### Aangeleverde tekst

Jan Braet
Jan Braet Jan Braet is redacteur cultuur bij Knack.

Prenten en boeken van Max Ernst, een universum van uitgestorven beelden, uitgestald in het Museum voor Schone Kunsten in Gent.

De intrede van de hartgrondige dadaïst en surrealist Max Ernst (1891-1976) in het rijk der Schone Kunsten was een historische onvermijdelijkheid die het revolutionaire potentieel van de moderne kunst relativeert, en haar intrinsieke kwaliteit ten goede komt. Waar anders dan in de rustige, licht verduisterde suites van het Gentse Museum voor Schone Kunsten zouden de subversieve prenten en boeken van de tot Amerikaans staatsburger genaturaliseerde Duitser zo vanzelfsprekend in al hun inhoudelijke en grafische rijkdom, hun esthetische charmes, tot hun recht kunnen komen?

Terwijl ooit het aspect van provocatie, oproer en pornografie de aandacht gevangen hield, buigt iedereen zich heden over de hoge vlucht van de fantasie, het bevreemdende huwelijk van tegenstrijdige partners en het technisch meesterschap in de collages, frottages, etsen en lithografieën. Max Ernst bracht ze, op eigen houtje of in samenwerking met gelijkgestemde dichters, onder in zeldzame boeken die tot de mooiste en meest gegeerde bibliografische kleinoden van de twintigste eeuw gerekend worden. Uit dit vaatje tapt de tentoonstelling Max Ernst. Het Grafisch werk in Gent, want ze omvat een vrij volledig overzicht van het prenten- en boekenmateriaal. Het getoonde is de integrale collectie van het Duitse museum Würth in Künzelsau.

Hoe licht valt een Museum voor Schone Kunsten – dit schrijn voor de aanbidding van artistieke glansprestaties waar het stof van de geschiedenis over gedwarreld is – ten prooi aan de melancholie, zeker als het op een steenworp van een bijwijlen overkokende tempel van de actuele kunst (SMAK) staat. Toen conservator Robert Hoozee in de winter van 2000 de zere plek liet thematiseren in een tentoonstelling Het oorkussen van de melancholie, bleek de al te letterlijke invulling van het onderwerp het kunstgevoel te vernauwen in plaats van het te inspireren.

Een proeve van vruchtbare melancholie nu, is de expositie van het grafische oeuvre van Max Ernst. Het vermogen om er het publiek mee te choqueren is verdwenen, door het verstrijken van de tijd en van de moderniteit waarop het werk kritiek leverde, terwijl het er ook aan schatplichtig was. Het stekelige is vergaan tot de betoverende nostalgie van een uitgestorven beelduniversum. Daarin was alles artificieel, gemanipuleerd, ontleend aan materiaal uit de overvloedige beeldproductie van zijn tijd en van de negentiende eeuw. Niettemin wordt de volmaakte illusie gewekt dat het om een ‘echte’ wereld gaat. Tenminste, voor zover we de wereld die we in een droom – een nachtmerrie wellicht – hebben gezien, gedurende een beperkte tijd met de echte kunnen verwarren.

### Opdracht 1
Uit welk museum komt de volledige collectie die in Gent wordt getoond, volgens de tekst over Max Ernst?
### Opdracht 2
Schrijf uit de tekst over Max Ernst woord voor woord het gedeelte over dat begint bij "Hoe licht valt" en eindigt bij "het te inspireren.".

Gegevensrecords

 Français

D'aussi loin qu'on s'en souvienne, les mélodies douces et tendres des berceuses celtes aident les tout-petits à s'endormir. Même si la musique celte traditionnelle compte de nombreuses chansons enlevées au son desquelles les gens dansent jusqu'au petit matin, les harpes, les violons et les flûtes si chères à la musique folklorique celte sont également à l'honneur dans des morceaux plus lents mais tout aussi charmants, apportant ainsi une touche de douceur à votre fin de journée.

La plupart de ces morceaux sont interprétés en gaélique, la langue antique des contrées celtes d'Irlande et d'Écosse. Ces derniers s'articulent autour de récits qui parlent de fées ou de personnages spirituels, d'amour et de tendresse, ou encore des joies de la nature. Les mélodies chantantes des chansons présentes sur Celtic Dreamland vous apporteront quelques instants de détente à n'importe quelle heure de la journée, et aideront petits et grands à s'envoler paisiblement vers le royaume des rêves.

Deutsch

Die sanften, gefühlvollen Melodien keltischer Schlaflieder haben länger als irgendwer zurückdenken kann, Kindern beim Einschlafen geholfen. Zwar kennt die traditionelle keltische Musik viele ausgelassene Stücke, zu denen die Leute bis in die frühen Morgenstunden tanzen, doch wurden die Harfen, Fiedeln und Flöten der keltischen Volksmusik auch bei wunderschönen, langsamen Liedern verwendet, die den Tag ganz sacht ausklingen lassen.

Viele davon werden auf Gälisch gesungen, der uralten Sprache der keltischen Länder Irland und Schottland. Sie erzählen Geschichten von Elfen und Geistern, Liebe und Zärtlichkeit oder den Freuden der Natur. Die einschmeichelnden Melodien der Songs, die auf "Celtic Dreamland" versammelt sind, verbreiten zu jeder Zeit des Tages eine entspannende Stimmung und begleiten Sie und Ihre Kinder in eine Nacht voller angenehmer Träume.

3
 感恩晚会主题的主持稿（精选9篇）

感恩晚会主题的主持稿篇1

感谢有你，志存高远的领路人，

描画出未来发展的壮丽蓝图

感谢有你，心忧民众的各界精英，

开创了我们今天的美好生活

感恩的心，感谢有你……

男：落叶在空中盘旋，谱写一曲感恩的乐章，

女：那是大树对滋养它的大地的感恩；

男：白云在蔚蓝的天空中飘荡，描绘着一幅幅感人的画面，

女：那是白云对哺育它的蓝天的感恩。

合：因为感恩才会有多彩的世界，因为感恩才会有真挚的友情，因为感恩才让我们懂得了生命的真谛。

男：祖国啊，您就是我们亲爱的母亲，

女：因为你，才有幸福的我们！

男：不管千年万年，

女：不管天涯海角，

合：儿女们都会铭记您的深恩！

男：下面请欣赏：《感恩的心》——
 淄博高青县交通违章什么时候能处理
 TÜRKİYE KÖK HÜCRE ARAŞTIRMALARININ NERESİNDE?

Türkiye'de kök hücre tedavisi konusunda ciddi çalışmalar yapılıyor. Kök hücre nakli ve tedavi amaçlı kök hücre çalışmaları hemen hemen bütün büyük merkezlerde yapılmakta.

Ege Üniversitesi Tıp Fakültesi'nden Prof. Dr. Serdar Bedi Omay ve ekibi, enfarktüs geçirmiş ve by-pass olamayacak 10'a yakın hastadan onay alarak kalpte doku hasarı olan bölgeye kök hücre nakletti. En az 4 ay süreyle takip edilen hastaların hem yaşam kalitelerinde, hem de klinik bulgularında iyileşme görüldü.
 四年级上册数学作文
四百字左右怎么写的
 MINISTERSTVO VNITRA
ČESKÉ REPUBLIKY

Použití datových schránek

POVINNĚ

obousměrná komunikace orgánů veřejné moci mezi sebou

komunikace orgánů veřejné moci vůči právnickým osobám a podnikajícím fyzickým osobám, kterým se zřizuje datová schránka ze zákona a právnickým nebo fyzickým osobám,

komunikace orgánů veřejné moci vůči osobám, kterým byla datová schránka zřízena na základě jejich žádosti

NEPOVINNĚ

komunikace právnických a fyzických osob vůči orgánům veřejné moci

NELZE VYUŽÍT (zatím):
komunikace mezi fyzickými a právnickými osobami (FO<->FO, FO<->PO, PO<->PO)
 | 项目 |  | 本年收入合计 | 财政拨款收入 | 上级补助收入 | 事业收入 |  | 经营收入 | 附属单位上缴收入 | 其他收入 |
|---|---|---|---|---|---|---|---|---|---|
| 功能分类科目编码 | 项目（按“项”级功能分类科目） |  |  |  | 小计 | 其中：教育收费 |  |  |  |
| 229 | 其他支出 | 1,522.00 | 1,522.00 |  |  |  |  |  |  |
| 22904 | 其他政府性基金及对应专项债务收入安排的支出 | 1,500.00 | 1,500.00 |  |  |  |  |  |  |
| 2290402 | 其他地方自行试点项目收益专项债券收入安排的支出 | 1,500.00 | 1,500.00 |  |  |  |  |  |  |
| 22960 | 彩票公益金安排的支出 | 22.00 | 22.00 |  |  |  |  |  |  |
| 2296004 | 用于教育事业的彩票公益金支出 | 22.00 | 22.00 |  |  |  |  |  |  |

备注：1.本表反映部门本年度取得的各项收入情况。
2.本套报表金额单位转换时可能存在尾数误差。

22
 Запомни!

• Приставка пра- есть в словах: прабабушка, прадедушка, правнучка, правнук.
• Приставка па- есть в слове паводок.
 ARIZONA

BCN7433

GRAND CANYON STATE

### Antwoord 1
Uit het Duitse museum Würth in Künzelsau.

### Antwoord 2
Hoe licht valt een Museum voor Schone Kunsten – dit schrijn voor de aanbidding van artistieke glansprestaties waar het stof van de geschiedenis over gedwarreld is – ten prooi aan de melancholie, zeker als het op een steenworp van een bijwijlen overkokende tempel van de actuele kunst (SMAK) staat. Toen conservator Robert Hoozee in de winter van 2000 de zere plek liet thematiseren in een tentoonstelling Het oorkussen van de melancholie, bleek de al te letterlijke invulling van het onderwerp het kunstgevoel te vernauwen in plaats van het te inspireren.